Wenn am 14. Dezember die Kerzen fürs Worldwide Candle Lighting in Österreich aufleuchten, entsteht ein Netz des Mitgefühls – von Haus zu Haus, von Gemeinde zu Gemeinde. „Das Sternenleuchten hilft, Dinge zu verarbeiten“, sagt Seehauser. „Es erinnert uns daran, immer wieder hinzuschauen.“ Und während die Lichter brennen, wird sichtbar, was viele im Herzen tragen: Sternenkinder mögen gegangen sein – aber vergessen werden sie nie.

Sternenkinder

Der Begriff „Sternenkind“ bezeichnet Kinder, die vor, während oder kurz nach der Geburt sterben. Er geht auf die symbolische Vorstellung zurück, dass diese Kinder zu den Sternen gelangen, und betont ihr Recht auf Würde und Erinnerung. Wie lange der Begriff existiert, ist unklar, doch er wird seit mehreren Jahrzehnten im deutschsprachigen Raum verwendet. Größere öffentliche Verbreitung fand er vor allem ab den späten 2000er-Jahren, als rechtliche und gesellschaftliche Diskussionen rund um die Anerkennung und Bestattung früh verstorbener Kinder an Bedeutung gewannen.
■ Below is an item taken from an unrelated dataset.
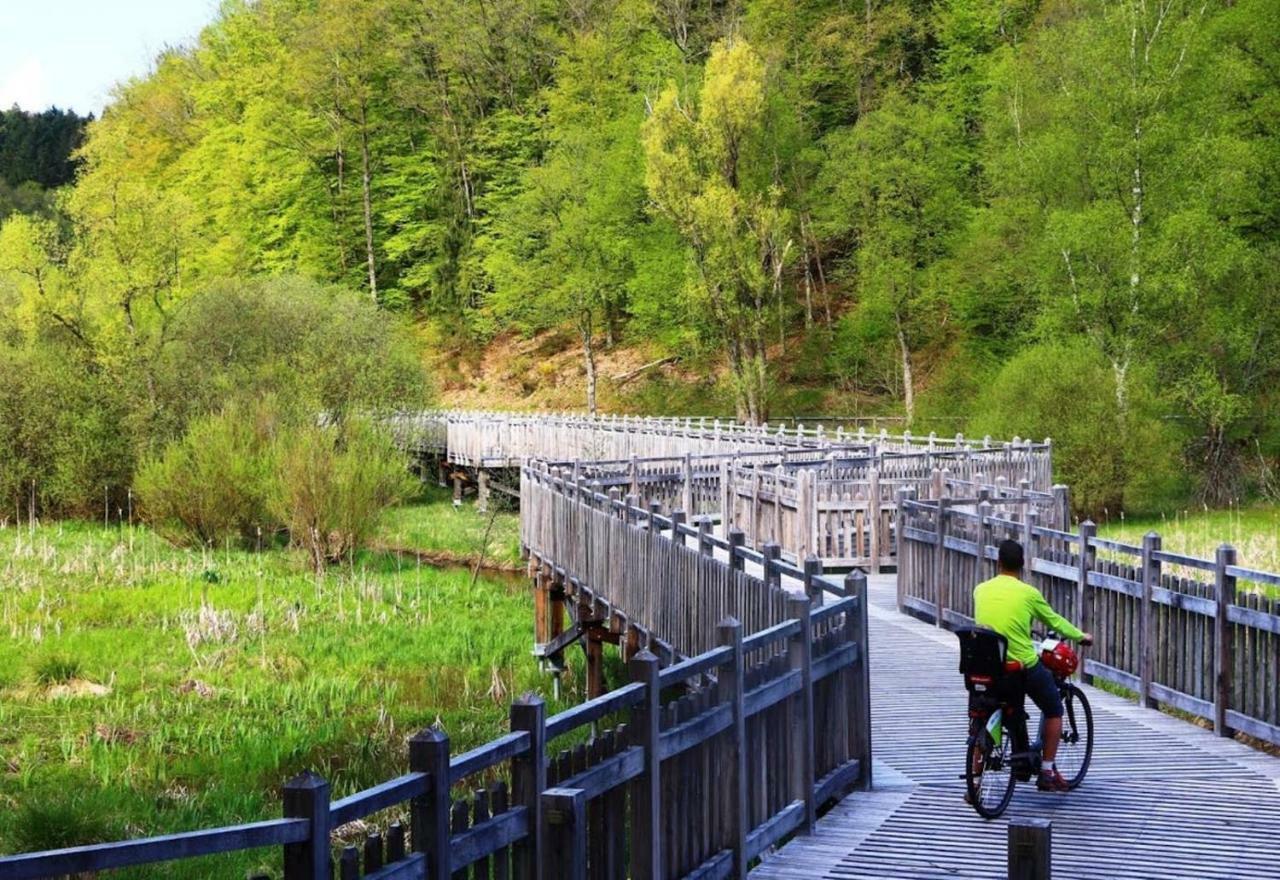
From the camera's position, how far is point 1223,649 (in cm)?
1057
Einmal jährlich werden die gesammelten Holzsterne im Rahmen einer feierlichen Zeremonie bestattet.

Bestattung der Holzsterne

Wer will kann für sein Sternenkind einen Holzstern gestalten und an einem der Gedenkbäume aufhängen.

Holzsterne für Gedenkbäume

Ein Sternenkindergrab gibt betroffenen Familien einen Platz zum Trauern und Gedenken.